Editor — L’article de Swartz et Dick sur la gestion des maladies chroniques dans les pays moins développés est opportun et important.1 La Papouasie-Nouvelle-Guinée est en pleine transition.Il a encore un lourd fardeau de maladies infectieuses aiguës, de paludisme, de tuberculose, de rougeole, de pneumonie et de taux toujours croissant de diabète sucré et de maladies cardio-vasculaires. Les chiffres sur le sida et les décès augmentent inexorablement. À Port Moresby, la capitale, les pauvres vivent dans de grandes colonies insalubres. Peu de soins communautaires sont faits parce que les gens ont émigré de toute l’île, loin des communautés villageoises et des parents (wantoks), la famille élargie qui était l’épine dorsale des soins dans le passé. Les installations sanitaires sont limitées, les maisons ont peu d’eau ou de toilettes, l’électricité est rare et la violence est omniprésente. Les professionnels de la santé ne sont pas prêts à se rendre dans les établissements pour offrir des soins infirmiers à domicile ou des soins palliatifs. Ils sont attaqués ou assassinés et les infirmières sont violées. Mourir du SIDA avec la diarrhée cryptosporidienne et 20 ou plus d’actions intestinales par jour dans un tel environnement est un enfer de longue haleine immobilisation.
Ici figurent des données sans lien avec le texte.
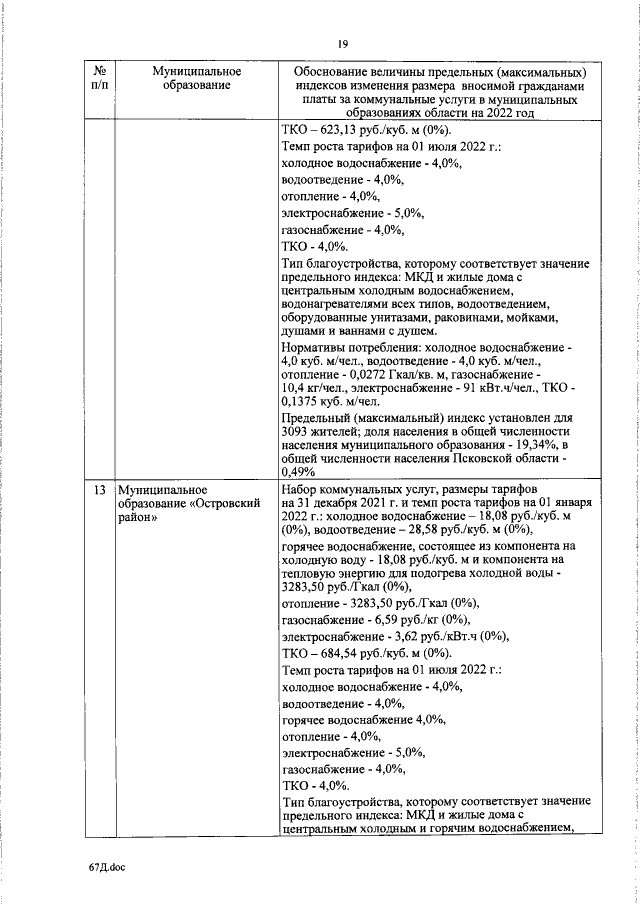 19

| № п/п | Муниципальное образование | Обоснование величины предельных (максимальных) индексов изменения размера вносимой гражданами платы за коммунальные услуги в муниципальных образованиях области на 2022 год |
|---|---|---|
| | | ТКО – 623,13 руб./куб. м (0%). Темп роста тарифов на 01 июля 2022 г.: холодное водоснабжение - 4,0%, водоотведение - 4,0%, отопление - 4,0%, электроснабжение - 5,0%, газоснабжение - 4,0%, ТКО - 4,0%. Тип благоустройства, которому соответствует значение предельного индекса: МКД и жилые дома с центральным холодным водоснабжением, водонагревателями всех типов, водоотведением, оборудованные унитазами, раковинами, мойками, душами и ваннами с душем. Нормативы потребления: холодное водоснабжение - 4,0 куб. м/чел., водоотведение - 4,0 куб. м/чел., отопление - 0,0272 Гкал/кв. м, газоснабжение - 10,4 кг/чел., электроснабжение - 91 кВт.ч/чел., ТКО - 0,1375 куб. м/чел. Предельный (максимальный) индекс установлен для 3093 жителей; доля населения в общей численности населения муниципального образования - 19,34%, в общей численности населения Псковской области - 0,49% |
| 13 | Муниципальное образование «Островский район» | Набор коммунальных услуг, размеры тарифов на 31 декабря 2021 г. и темп роста тарифов на 01 января 2022 г.: холодное водоснабжение – 18,08 руб./куб. м (0%), водоотведение – 28,58 руб./куб. м (0%), горячее водоснабжение, состоящее из компонента на холодную воду - 18,08 руб./куб. м и компонента на тепловую энергию для подогрева холодной воды - 3283,50 руб./Гкал (0%), отопление - 3283,50 руб./Гкал (0%), газоснабжение - 6,59 руб./кг (0%), электроснабжение - 3,62 руб./кВт.ч (0%), ТКО – 684,54 руб./куб. м (0%). Темп роста тарифов на 01 июля 2022 г.: холодное водоснабжение - 4,0%, водоотведение - 4,0%, горячее водоснабжение 4,0%, отопление - 4,0%, электроснабжение - 5,0%, газоснабжение - 4,0%, ТКО - 4,0%. Тип благоустройства, которому соответствует значение предельного индекса: МКД и жилые дома с центральным холодным и горячим водоснабжением, |

67Д.doc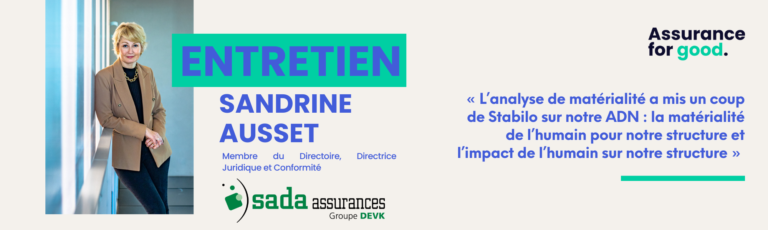 ENTRETIEN

SANDRINE AUSSET

Membre du Directoire, Directrice Juridique et Conformité

sada assurances
Groupe DEVK

Assurance for good.

« L'analyse de matérialité a mis un coup de Stabilo sur notre ADN : la matérialité de l'humain pour notre structure et l'impact de l'humain sur notre structure »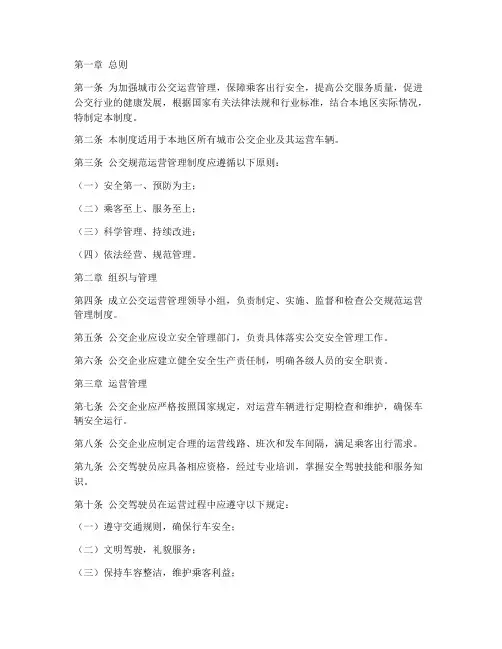 第一章 总则

第一条 为加强城市公交运营管理，保障乘客出行安全，提高公交服务质量，促进公交行业的健康发展，根据国家有关法律法规和行业标准，结合本地区实际情况，特制定本制度。

第二条 本制度适用于本地区所有城市公交企业及其运营车辆。

第三条 公交规范运营管理制度应遵循以下原则：

（一）安全第一、预防为主；

（二）乘客至上、服务至上；

（三）科学管理、持续改进；

（四）依法经营、规范管理。

第二章 组织与管理

第四条 成立公交运营管理领导小组，负责制定、实施、监督和检查公交规范运营管理制度。

第五条 公交企业应设立安全管理部门，负责具体落实公交安全管理工作。

第六条 公交企业应建立健全安全生产责任制，明确各级人员的安全职责。

第三章 运营管理

第七条 公交企业应严格按照国家规定，对运营车辆进行定期检查和维护，确保车辆安全运行。

第八条 公交企业应制定合理的运营线路、班次和发车间隔，满足乘客出行需求。

第九条 公交驾驶员应具备相应资格，经过专业培训，掌握安全驾驶技能和服务知识。

第十条 公交驾驶员在运营过程中应遵守以下规定：

（一）遵守交通规则，确保行车安全；

（二）文明驾驶，礼貌服务；

（三）保持车容整洁，维护乘客利益；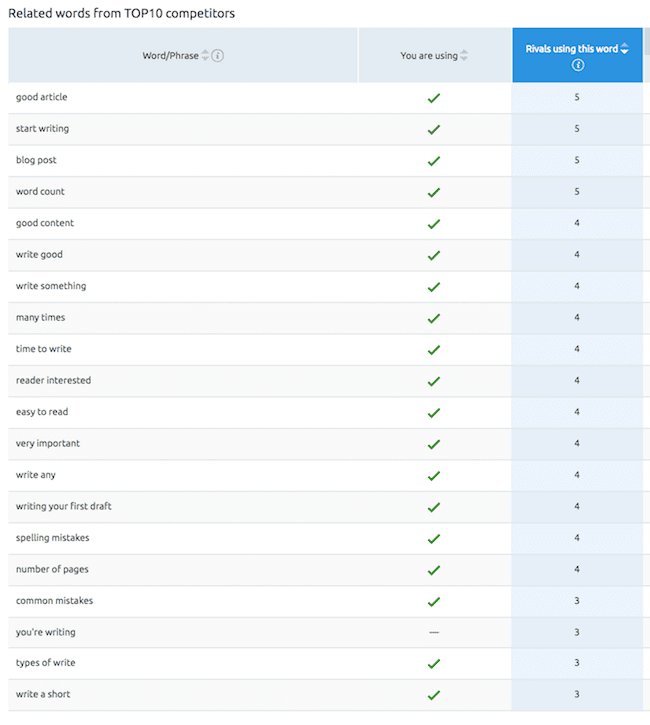 Related words from TOP10 competitors

| Word/Phrase | You are using | Rivals using this word |
|---|---|---|
| good article | ✓ | 5 |
| start writing | ✓ | 5 |
| blog post | ✓ | 5 |
| word count | ✓ | 5 |
| good content | ✓ | 4 |
| write good | ✓ | 4 |
| write something | ✓ | 4 |
| many times | ✓ | 4 |
| time to write | ✓ | 4 |
| reader interested | ✓ | 4 |
| easy to read | ✓ | 4 |
| very important | ✓ | 4 |
| write any | ✓ | 4 |
| writing your first draft | ✓ | 4 |
| spelling mistakes | ✓ | 4 |
| number of pages | ✓ | 4 |
| common mistakes | ✓ | 3 |
| you're writing | — | 3 |
| types of write | ✓ | 3 |
| write a short | ✓ | 3 |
La première exigence est la protection et la loi et l’ordre, gagnant des communautés pour se protéger, fournissant une protection aux aidants, et restaurer la confiance pour eux. Les gens se soucient et veulent aider. Le personnel est gentil, compétent et généreux, mais leur sécurité et leur bien-être sont essentiels pour une réponse durable à un problème à long terme.